_EXERCISE SET_
(1) Could you reproduce the passage comparing AWS Lambda and Azure Functions word for word, from its heading through its final sentence?
(2) Convert the entries into a numbered list, starting at the line containing "In which order" and ending at the last line of the entries, and leave out any blank lines.

--- Begin EXCERPTED PASSAGE ---

AWS Lambda & Azure Functions

Amazon’s AWS Lambda and Microsoft’s Azure Functions are very similar in many ways. They’re both FaaS (functions as a service) or “serverless” services. They have similar pricing models and support many of the same languages. Still, there are significant differences between them, which could influence which one is better for your needs.

The most basic difference is the underlying operating systems. Lambda, like most AWS services, runs on Linux. Azure Functions runs on Windows. Perhaps this shouldn’t matter in a serverless environment, but you’ll normally want to call other services from your functions, and the available choices reflect the underlying software. The operating system environment affects many aspects of deployment, configuration, and debugging. If your development team has a strong commitment to one operating system or the other, that could make a difference.

Lambda was launched in 2014, Azure Functions in 2016. Lambda is ahead in market share and has an edge in maturity and stability, though Azure Functions isn’t far behind.

--- End EXCERPTED PASSAGE ---
--- Begin INPUT DATA ---

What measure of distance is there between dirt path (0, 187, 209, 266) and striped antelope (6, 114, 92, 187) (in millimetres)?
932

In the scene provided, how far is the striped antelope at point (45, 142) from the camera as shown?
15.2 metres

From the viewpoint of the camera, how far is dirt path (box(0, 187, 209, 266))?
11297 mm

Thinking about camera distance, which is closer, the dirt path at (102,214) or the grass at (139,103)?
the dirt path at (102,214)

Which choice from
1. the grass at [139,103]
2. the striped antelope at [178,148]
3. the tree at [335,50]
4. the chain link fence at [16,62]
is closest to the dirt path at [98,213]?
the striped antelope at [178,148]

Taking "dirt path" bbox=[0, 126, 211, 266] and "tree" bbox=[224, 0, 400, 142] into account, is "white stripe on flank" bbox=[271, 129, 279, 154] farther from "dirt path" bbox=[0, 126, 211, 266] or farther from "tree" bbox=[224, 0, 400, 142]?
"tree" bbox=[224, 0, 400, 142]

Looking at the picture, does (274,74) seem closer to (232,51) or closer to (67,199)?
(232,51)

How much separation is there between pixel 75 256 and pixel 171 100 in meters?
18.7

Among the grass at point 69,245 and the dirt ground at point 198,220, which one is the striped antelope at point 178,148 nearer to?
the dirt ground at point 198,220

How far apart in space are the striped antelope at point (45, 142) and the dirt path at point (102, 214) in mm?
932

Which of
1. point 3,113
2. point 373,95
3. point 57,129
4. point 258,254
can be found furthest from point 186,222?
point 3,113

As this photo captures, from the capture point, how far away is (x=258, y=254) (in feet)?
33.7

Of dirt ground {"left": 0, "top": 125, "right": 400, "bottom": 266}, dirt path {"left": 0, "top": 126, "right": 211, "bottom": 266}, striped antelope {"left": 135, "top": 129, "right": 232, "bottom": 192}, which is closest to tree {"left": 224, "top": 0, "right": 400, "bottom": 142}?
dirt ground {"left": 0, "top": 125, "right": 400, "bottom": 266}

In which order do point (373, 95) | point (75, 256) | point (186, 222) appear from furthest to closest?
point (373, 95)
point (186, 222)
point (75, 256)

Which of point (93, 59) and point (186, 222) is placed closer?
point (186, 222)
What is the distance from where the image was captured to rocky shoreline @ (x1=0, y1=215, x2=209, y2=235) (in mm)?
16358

--- End INPUT DATA ---

_TASK-BY-TASK ANSWERS_
(1)
AWS Lambda & Azure Functions

Amazon’s AWS Lambda and Microsoft’s Azure Functions are very similar in many ways. They’re both FaaS (functions as a service) or “serverless” services. They have similar pricing models and support many of the same languages. Still, there are significant differences between them, which could influence which one is better for your needs.

The most basic difference is the underlying operating systems. Lambda, like most AWS services, runs on Linux. Azure Functions runs on Windows. Perhaps this shouldn’t matter in a serverless environment, but you’ll normally want to call other services from your functions, and the available choices reflect the underlying software. The operating system environment affects many aspects of deployment, configuration, and debugging. If your development team has a strong commitment to one operating system or the other, that could make a difference.

Lambda was launched in 2014, Azure Functions in 2016. Lambda is ahead in market share and has an edge in maturity and stability, though Azure Functions isn’t far behind.

(2)
1. In which order do point (373, 95) | point (75, 256) | point (186, 222) appear from furthest to closest?
2. point (373, 95)
3. point (186, 222)
4. point (75, 256)
5. Which of point (93, 59) and point (186, 222) is placed closer?
6. point (186, 222)
7. What is the distance from where the image was captured to rocky shoreline @ (x1=0, y1=215, x2=209, y2=235) (in mm)?
8. 16358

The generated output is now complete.